The Book of Form and Emptiness
Ruth Ozeki
One year after the death of his beloved musician father, thirteen-year-old Benny Oh begins to hear voices. The voices belong to the things in his house – a sneaker, a broken Christmas ornament, a piece of wilted lettuce. Although Benny doesn’t understand what these things are saying, he can sense their emotional tone; when his mother develops a hoarding problem, the voices grow more clamorous.
At first Benny tries to ignore them, but soon the voices follow him outside the house driving him at last to seek refuge in the silence of a large public library, where he meets his very own Book – a talking thing – who narrates Benny’s life and teaches him to listen to the things that truly matter.
The Exhibitionist
Charlotte Mendelson
The Hanrahan family are gathering for a momentous weekend as famous artist and notorious egoist Ray Hanrahan prepares for the first exhibition of his art – one he is sure will burnish his reputation for good.

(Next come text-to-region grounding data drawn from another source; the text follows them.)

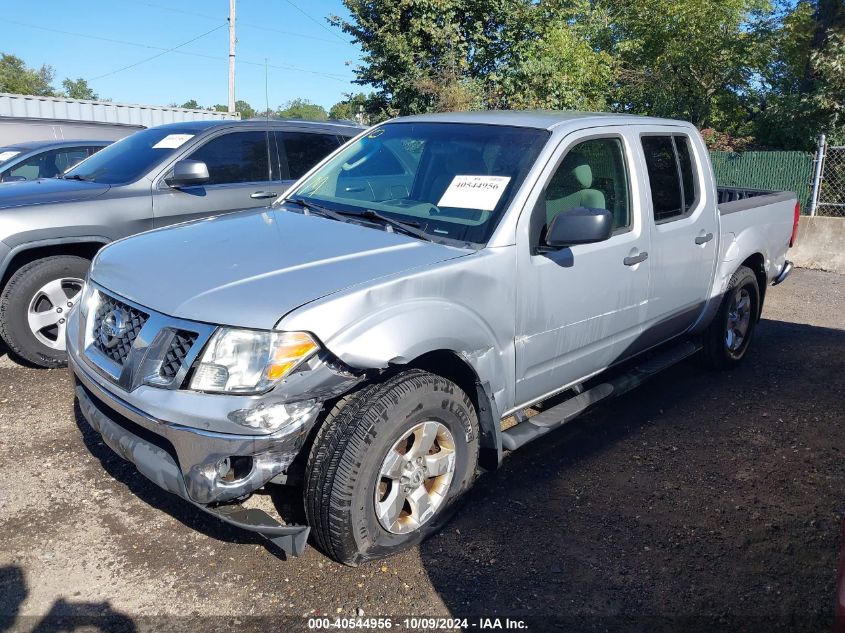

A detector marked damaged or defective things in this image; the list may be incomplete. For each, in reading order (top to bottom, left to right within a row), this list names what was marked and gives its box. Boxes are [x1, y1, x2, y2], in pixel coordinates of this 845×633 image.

front bumper damage [71, 334, 362, 556]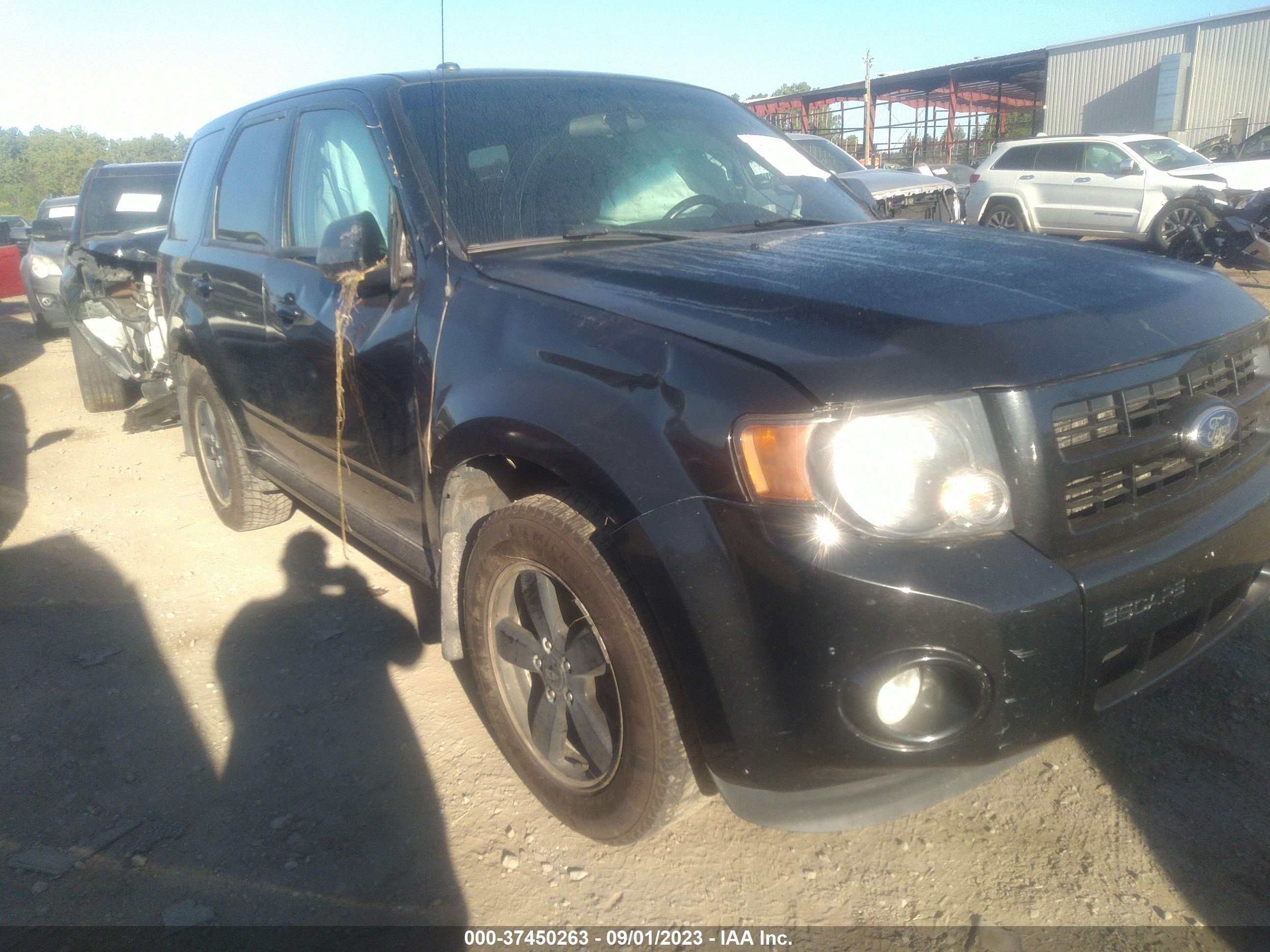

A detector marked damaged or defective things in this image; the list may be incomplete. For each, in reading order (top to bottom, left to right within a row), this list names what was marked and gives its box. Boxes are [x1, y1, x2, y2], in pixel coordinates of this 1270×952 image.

dented hood [1163, 160, 1270, 191]
dented hood [477, 223, 1270, 406]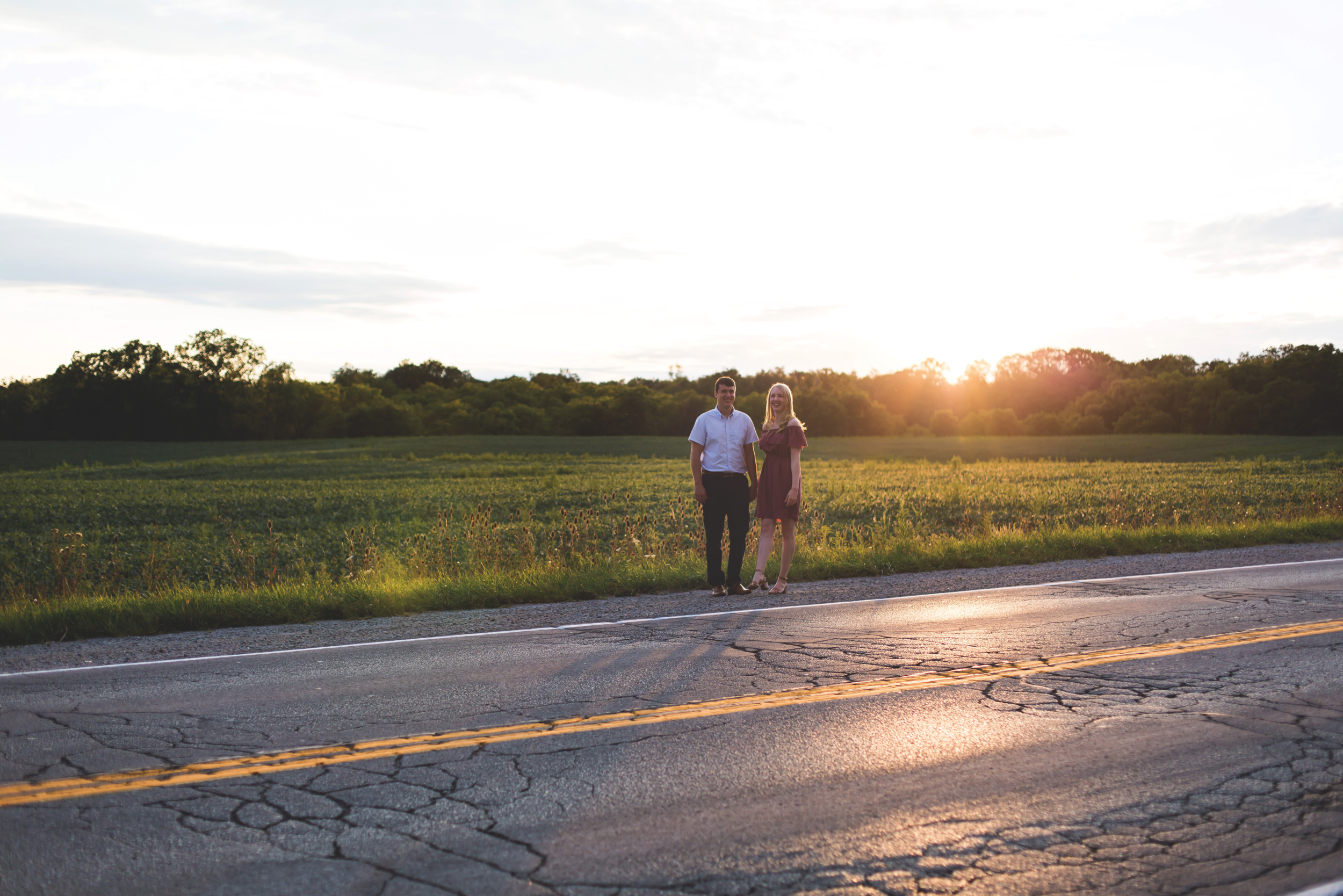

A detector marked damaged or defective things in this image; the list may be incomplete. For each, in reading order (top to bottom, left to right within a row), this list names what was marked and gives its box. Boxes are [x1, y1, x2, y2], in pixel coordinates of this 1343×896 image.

cracked asphalt [2, 561, 1343, 896]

But what of Lucia, Ray’s steadfast and selfless wife? She is an artist who has always had to put her roles as wife and mother first. What will happen if she decides to change? For Lucia is hiding secrets of her own, and as the weekend unfolds and the exhibition approaches, she must finally make a choice.
This One Sky Day
Leone Ross
Dawn breaks across the archipelago of Popisho. The world is stirring awake again, each resident with their own list of things to do. A wedding feast to conjure and cook. An infidelity to investigate. A lost soul to set free. As the sun rises two star-crossed lovers try to find their way back to one another across this single day. When night falls, all have been given a gift, and many are no longer the same. The sky is pink, and some wonder if it will ever be blue again.
The Paper Palace
Miranda Cowley Heller
On a perfect August morning, Elle Bishop heads out for a swim in the pond below ‘The Paper Palace’ – her family’s holiday home in Cape Cod. As she dives beneath the water, she relives the passionate encounter she had the night before, against the side of the house that knows all her darkest secrets, while her husband and mother chatted to their guests inside… So begins a story that unfolds over twenty-four hours and fifty years, as Elle’s shocking betrayal leads her to a life-changing decision – and an ending you won’t be able to stop thinking about.
The Island of Missing Trees
Elif Shafak
1974, on the island of Cyprus. Two teenagers, from opposite sides of a divided land, meet at a tavern in the city they both call home. The tavern is the only place that Kostas, who is Greek and Christian, and Defne, who is Turkish and Muslim, can meet, in secret. This tavern provides the best food in town, the best music, the best wine, but there is something else to the place: it makes one forget, even if for just a few hours, the world outside and its immoderate sorrows.